5.Now, as a practical matter, I consider the gene-issue to be important, simply because there were NUMEROUS other indications that the Messiah WOULD BE from the 'stock of Jesse' etc--images and phrases that DO put more emphasis on the blood-line that does simply 'legal lineage'--but I am persuaded that these requirements were adequately satisfied from Mary's side.


Simpler Solution

that was Glenn Miller's argument. It's pretty good, but there's a simpler solution. Whe Mary turned up Pregnant, Joseph calimed her as a wife. Naturally he wouldn't say "she's not really prenant with my child, it's really form the Holy Spirit!" Whose going to say "O we know you aren't the father, it's really God!" Now maaybe they suspected it a human, not Jospeh, but as no one was putting Jesus forward as Messiah at that point, why would the villagers object to Joseph claiming fatherhood?

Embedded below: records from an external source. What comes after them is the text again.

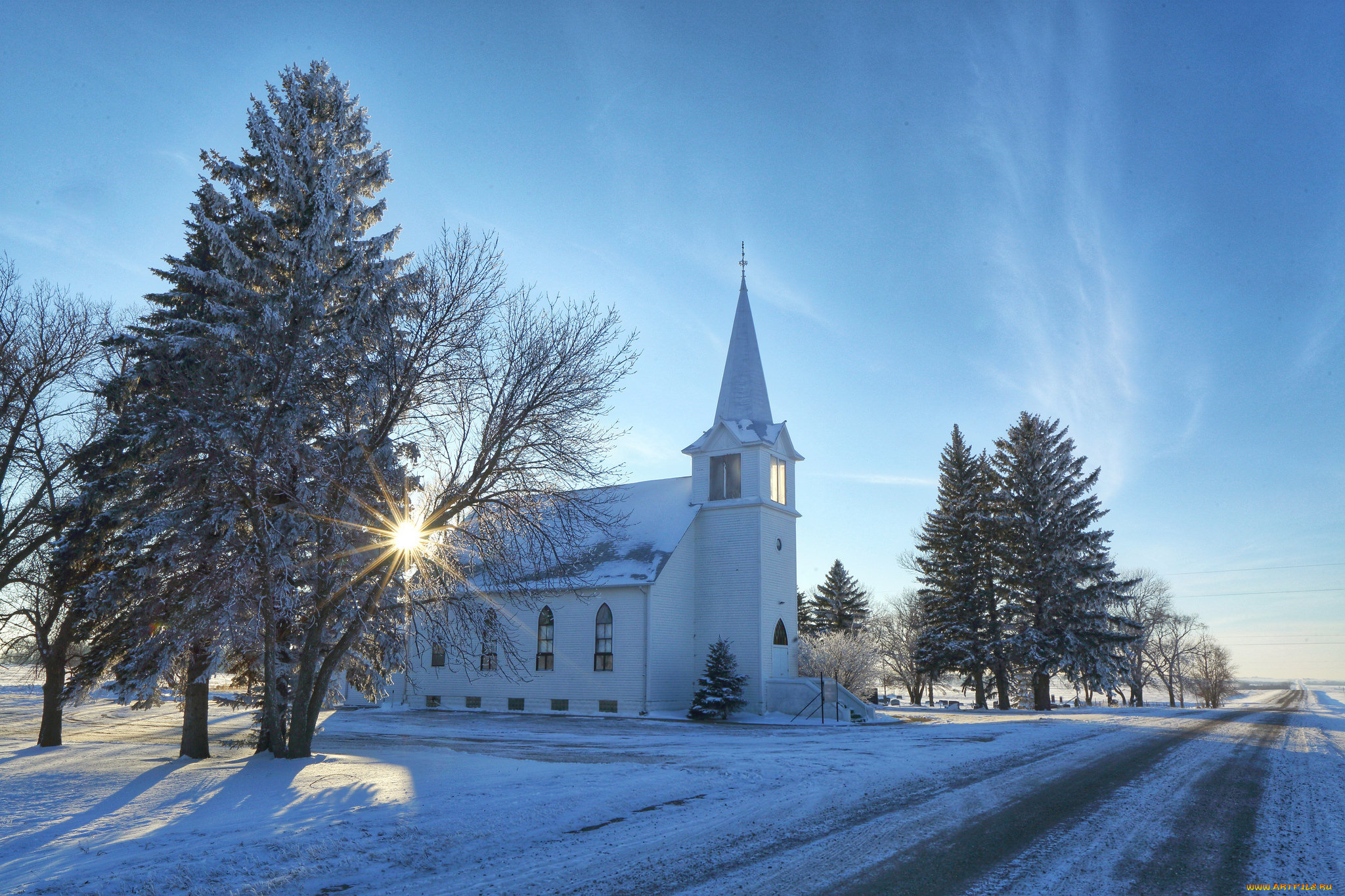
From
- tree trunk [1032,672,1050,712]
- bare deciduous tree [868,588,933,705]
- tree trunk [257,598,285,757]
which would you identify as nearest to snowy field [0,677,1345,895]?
tree trunk [257,598,285,757]

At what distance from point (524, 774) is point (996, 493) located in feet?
106

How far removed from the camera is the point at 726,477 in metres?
32.8

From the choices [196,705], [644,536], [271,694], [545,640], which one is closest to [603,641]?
[545,640]

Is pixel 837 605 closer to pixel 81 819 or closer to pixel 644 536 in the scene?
pixel 644 536

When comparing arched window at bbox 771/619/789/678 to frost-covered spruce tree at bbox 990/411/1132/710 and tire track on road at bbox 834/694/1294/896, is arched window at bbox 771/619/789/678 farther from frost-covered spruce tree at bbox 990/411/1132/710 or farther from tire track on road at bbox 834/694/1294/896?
tire track on road at bbox 834/694/1294/896

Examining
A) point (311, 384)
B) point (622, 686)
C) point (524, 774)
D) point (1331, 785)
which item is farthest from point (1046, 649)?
point (311, 384)

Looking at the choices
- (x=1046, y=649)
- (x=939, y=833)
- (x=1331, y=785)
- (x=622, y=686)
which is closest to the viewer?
(x=939, y=833)

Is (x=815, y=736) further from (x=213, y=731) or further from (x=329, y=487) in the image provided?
(x=213, y=731)

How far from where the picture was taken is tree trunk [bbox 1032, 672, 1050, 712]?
35.5m

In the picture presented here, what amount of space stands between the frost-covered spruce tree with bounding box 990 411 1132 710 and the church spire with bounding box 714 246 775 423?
12856mm

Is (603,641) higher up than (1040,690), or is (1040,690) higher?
(603,641)

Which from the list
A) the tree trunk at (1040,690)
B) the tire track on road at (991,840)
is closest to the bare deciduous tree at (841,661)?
the tree trunk at (1040,690)

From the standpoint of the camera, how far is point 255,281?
592 inches

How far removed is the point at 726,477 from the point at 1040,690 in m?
17.8
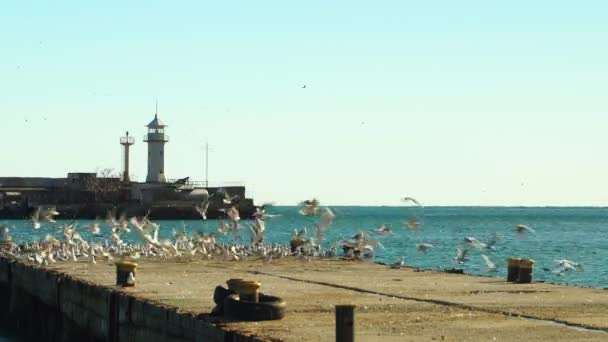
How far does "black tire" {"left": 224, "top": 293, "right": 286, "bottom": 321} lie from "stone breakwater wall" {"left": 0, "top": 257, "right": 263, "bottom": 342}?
61cm

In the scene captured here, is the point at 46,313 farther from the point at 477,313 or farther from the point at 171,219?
the point at 171,219

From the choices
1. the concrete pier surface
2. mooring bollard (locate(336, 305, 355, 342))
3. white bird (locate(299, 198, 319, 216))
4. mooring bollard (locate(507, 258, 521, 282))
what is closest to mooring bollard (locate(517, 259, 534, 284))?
mooring bollard (locate(507, 258, 521, 282))

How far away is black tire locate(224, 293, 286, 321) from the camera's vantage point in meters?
20.7

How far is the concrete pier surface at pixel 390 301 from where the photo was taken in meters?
20.0

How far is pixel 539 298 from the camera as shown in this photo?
26.2 metres

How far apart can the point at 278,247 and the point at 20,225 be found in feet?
344

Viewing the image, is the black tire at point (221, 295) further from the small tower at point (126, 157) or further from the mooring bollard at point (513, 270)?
the small tower at point (126, 157)

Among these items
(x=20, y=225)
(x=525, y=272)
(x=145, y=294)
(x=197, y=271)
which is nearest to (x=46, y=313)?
(x=197, y=271)

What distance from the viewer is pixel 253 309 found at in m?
20.8

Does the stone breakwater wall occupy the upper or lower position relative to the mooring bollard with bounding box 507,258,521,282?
lower

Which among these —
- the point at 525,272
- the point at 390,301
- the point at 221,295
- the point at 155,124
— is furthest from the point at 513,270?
the point at 155,124

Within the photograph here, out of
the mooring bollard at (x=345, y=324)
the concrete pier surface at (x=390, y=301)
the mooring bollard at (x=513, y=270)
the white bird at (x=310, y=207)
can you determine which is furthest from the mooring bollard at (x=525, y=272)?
the mooring bollard at (x=345, y=324)

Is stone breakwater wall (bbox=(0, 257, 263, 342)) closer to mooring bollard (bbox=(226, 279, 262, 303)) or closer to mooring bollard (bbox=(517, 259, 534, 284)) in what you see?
mooring bollard (bbox=(226, 279, 262, 303))

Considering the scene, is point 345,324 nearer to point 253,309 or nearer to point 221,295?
point 253,309
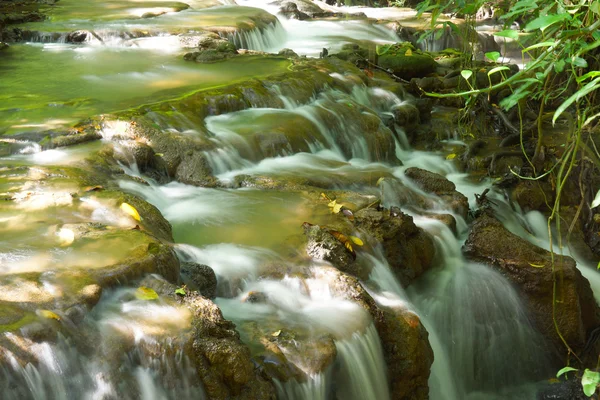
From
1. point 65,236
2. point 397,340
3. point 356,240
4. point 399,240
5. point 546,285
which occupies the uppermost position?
point 65,236

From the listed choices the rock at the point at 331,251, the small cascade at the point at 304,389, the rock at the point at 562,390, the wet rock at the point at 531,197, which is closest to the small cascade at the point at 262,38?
the wet rock at the point at 531,197

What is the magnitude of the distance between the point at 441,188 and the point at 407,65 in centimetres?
462

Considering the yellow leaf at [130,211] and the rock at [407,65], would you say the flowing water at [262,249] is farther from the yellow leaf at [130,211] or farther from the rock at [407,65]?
the rock at [407,65]

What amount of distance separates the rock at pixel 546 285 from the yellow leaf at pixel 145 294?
3104 millimetres

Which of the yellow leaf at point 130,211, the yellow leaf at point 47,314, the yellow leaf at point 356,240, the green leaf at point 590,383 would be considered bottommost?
the yellow leaf at point 356,240

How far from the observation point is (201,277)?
172 inches

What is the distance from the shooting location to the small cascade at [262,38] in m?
12.2

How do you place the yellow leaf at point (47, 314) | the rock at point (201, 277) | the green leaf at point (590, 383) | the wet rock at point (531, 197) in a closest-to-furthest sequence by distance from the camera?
the green leaf at point (590, 383), the yellow leaf at point (47, 314), the rock at point (201, 277), the wet rock at point (531, 197)

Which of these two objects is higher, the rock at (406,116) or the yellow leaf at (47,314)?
the yellow leaf at (47,314)

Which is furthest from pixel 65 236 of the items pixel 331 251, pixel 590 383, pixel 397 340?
pixel 590 383

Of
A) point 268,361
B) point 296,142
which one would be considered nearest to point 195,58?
point 296,142

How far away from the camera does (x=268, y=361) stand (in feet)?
12.3

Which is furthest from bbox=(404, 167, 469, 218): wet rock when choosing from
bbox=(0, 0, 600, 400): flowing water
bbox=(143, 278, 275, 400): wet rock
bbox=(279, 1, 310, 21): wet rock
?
bbox=(279, 1, 310, 21): wet rock

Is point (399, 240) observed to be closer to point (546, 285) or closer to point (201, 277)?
point (546, 285)
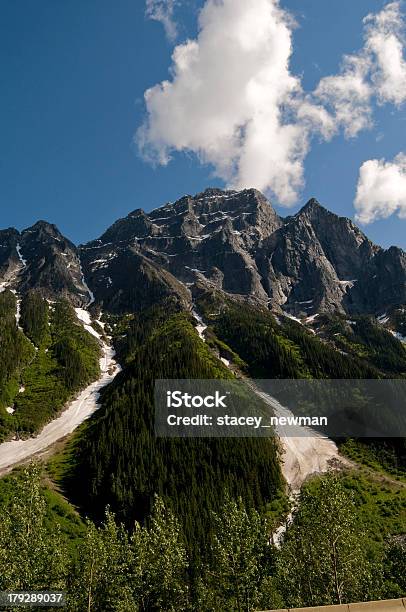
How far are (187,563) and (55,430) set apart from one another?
109918mm

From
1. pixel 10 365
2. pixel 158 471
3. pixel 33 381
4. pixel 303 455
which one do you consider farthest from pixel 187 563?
pixel 10 365

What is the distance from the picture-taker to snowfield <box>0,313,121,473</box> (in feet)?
373

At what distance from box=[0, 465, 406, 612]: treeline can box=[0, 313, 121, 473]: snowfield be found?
77.3 m

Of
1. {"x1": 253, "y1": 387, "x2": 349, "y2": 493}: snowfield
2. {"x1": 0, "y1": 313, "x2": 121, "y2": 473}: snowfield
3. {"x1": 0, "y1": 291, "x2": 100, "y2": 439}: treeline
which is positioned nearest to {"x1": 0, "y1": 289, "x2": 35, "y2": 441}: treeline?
{"x1": 0, "y1": 291, "x2": 100, "y2": 439}: treeline

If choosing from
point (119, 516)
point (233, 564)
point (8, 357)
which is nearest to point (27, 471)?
point (233, 564)

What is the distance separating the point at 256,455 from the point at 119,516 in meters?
35.1

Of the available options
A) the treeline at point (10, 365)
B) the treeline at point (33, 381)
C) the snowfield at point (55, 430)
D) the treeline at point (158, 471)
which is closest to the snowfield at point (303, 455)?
the treeline at point (158, 471)

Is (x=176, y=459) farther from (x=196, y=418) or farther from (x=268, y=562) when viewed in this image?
(x=268, y=562)

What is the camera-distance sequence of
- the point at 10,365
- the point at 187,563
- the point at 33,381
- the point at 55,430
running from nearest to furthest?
the point at 187,563 → the point at 55,430 → the point at 10,365 → the point at 33,381

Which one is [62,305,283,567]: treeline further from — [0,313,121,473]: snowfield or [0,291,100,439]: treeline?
[0,291,100,439]: treeline

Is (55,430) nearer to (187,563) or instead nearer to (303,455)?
(303,455)

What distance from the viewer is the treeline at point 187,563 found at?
33594 millimetres

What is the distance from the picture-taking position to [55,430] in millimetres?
137000

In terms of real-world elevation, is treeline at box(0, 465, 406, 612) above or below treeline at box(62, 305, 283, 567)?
below
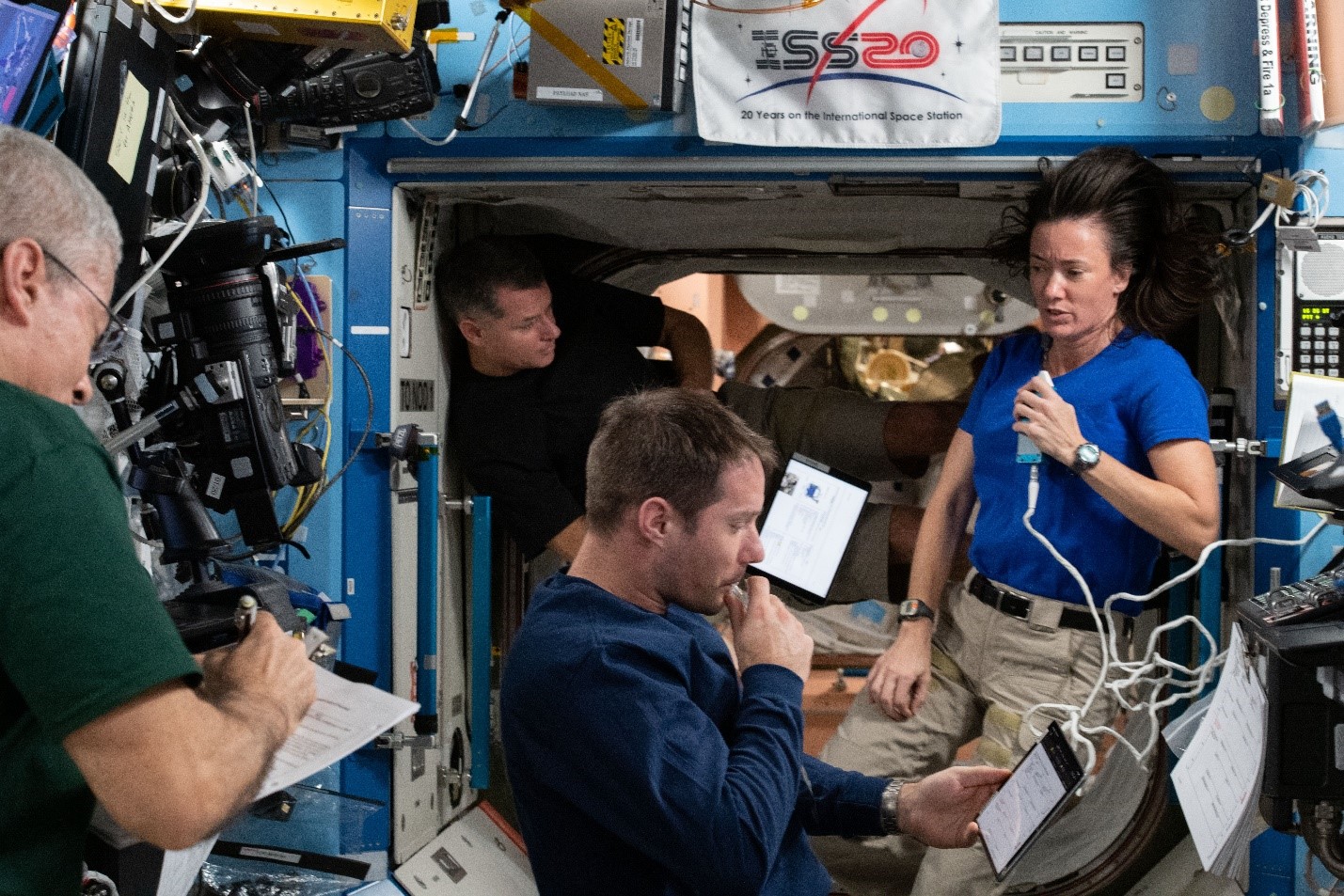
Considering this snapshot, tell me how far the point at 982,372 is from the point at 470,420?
156cm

How could they prove, if God really worked a miracle to impregnate Mary, how could the villagers ever make the case, or even suspect that Joseph was not the father? So if Jospeh claimed paternity by default, by not rejecting Mary, then no one would ever question. If that arrangement was good enough for God it would have have to be good enough for man.

If Jesus wasn't the son of God then he can't be the Messiah anyway. But in all my debates with anti-missionaries I've never seen them produce any documentation that an adopted son can't inherit the throne of Israel.